A pesar del sufrimiento y del conflicto que vamos cosechando, en ocasiones nos cuesta mucho considerar que estamos equivocados. ¿Quién lo está? Así, solemos utilizar una serie de mecanismos de defensa para mantenernos en nuestra zona de comodidad. Entre estos destaca la arrogancia de creer que no tenemos nada que cuestionarnos, ni mucho menos algo que aprender. Así es como evitamos remover el sistema de creencias con el que hemos fabricado nuestro falso concepto de identidad.
Y lo mismo hacemos con la soberbia, que nos lleva a sentirnos superiores cada vez que nos comparamos con alguien, poniendo de manifiesto nuestro complejo de inferioridad. De ahí surge la prepotencia, con la que tratamos de demostrar que siempre tenemos la razón. También empleamos la vanidad, haciendo ostentación de nuestros méritos, virtudes y logros.

+===+

Detalles de la tarea => Reproduce al pie de la letra el texto de lectura anterior, sobre los mecanismos de defensa, de principio a fin.

+===+

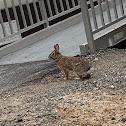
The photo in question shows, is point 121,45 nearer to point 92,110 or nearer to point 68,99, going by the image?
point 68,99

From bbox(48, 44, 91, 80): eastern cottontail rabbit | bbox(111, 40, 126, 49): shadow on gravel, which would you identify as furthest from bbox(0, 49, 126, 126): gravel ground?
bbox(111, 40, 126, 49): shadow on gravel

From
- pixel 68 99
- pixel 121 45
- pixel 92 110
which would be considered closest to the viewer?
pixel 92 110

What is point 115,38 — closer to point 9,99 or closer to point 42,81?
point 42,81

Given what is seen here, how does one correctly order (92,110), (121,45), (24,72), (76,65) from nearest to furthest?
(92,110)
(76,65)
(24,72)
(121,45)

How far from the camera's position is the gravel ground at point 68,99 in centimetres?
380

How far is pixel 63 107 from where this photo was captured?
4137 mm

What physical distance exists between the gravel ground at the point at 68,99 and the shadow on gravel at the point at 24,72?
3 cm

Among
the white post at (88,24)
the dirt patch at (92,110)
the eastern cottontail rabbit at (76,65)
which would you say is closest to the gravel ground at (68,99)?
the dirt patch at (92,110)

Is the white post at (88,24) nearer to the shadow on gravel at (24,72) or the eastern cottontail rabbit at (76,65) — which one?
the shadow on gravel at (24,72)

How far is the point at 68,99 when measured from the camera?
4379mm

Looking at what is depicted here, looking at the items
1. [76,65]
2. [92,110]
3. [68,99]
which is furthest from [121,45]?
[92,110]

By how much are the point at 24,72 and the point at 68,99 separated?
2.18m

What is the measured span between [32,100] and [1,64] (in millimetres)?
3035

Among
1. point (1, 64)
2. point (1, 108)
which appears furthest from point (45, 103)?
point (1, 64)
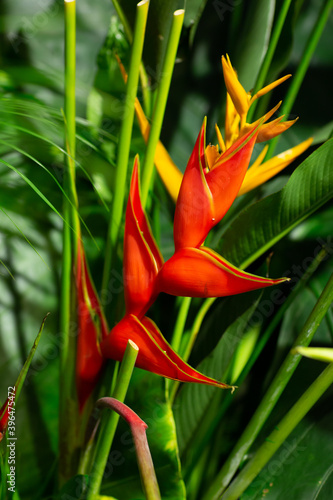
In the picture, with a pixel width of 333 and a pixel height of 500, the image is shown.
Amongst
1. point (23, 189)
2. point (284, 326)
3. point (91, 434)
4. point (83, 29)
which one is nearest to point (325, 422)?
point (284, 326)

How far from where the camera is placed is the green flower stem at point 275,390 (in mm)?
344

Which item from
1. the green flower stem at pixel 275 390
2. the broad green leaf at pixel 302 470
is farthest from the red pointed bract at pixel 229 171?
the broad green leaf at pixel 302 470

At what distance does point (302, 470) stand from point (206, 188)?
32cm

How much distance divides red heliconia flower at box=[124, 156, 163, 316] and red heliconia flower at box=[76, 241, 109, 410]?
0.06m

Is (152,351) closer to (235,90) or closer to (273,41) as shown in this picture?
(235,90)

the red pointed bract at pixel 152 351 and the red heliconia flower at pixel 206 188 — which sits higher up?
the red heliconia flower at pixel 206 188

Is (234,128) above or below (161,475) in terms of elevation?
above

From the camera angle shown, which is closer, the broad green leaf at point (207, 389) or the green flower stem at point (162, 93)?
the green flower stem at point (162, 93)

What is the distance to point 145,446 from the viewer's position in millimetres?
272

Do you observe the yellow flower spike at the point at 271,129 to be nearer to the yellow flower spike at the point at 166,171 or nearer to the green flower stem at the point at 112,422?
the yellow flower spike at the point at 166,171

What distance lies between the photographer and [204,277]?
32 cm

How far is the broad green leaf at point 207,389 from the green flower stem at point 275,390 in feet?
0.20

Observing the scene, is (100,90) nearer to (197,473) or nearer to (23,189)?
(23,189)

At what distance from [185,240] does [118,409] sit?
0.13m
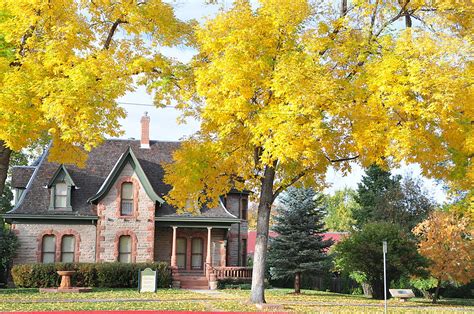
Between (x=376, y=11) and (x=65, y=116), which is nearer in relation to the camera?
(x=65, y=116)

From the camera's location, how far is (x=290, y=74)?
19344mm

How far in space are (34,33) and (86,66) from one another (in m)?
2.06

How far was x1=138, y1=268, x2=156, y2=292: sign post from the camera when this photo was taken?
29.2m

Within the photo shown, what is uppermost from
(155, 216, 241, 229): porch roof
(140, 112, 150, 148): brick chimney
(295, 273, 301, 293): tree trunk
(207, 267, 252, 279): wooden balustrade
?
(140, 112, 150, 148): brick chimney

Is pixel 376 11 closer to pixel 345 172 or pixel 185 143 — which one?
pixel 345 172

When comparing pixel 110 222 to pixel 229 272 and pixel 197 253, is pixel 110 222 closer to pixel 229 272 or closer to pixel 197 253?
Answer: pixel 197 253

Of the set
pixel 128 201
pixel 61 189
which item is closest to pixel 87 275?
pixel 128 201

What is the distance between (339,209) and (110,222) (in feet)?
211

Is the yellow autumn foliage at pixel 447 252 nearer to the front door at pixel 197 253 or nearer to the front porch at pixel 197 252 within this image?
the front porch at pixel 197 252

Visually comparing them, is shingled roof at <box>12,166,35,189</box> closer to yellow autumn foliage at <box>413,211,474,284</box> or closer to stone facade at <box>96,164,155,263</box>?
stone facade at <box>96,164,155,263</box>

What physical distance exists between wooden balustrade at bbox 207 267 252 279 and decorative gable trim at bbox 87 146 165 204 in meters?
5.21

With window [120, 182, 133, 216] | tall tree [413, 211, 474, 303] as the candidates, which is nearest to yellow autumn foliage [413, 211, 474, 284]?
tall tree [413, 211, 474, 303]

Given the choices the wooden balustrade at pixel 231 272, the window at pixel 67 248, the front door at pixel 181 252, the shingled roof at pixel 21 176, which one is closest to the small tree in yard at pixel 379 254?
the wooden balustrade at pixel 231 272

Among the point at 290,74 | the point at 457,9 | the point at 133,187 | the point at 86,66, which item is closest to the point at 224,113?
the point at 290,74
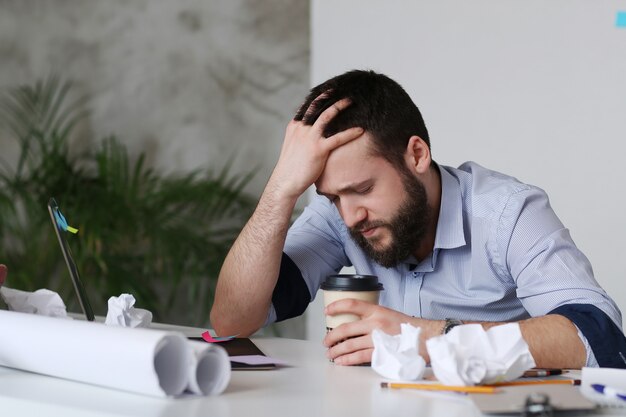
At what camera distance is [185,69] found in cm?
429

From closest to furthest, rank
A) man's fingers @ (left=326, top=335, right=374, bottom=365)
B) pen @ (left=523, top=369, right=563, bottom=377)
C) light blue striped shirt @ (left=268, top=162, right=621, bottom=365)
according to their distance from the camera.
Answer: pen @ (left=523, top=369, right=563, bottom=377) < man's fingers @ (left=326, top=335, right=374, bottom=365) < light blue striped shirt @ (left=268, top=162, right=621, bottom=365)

+===+

Sección de respuesta =>
A pesar del sufrimiento y del conflicto que vamos cosechando, en ocasiones nos cuesta mucho considerar que estamos equivocados. ¿Quién lo está? Así, solemos utilizar una serie de mecanismos de defensa para mantenernos en nuestra zona de comodidad. Entre estos destaca la arrogancia de creer que no tenemos nada que cuestionarnos, ni mucho menos algo que aprender. Así es como evitamos remover el sistema de creencias con el que hemos fabricado nuestro falso concepto de identidad.
Y lo mismo hacemos con la soberbia, que nos lleva a sentirnos superiores cada vez que nos comparamos con alguien, poniendo de manifiesto nuestro complejo de inferioridad. De ahí surge la prepotencia, con la que tratamos de demostrar que siempre tenemos la razón. También empleamos la vanidad, haciendo ostentación de nuestros méritos, virtudes y logros.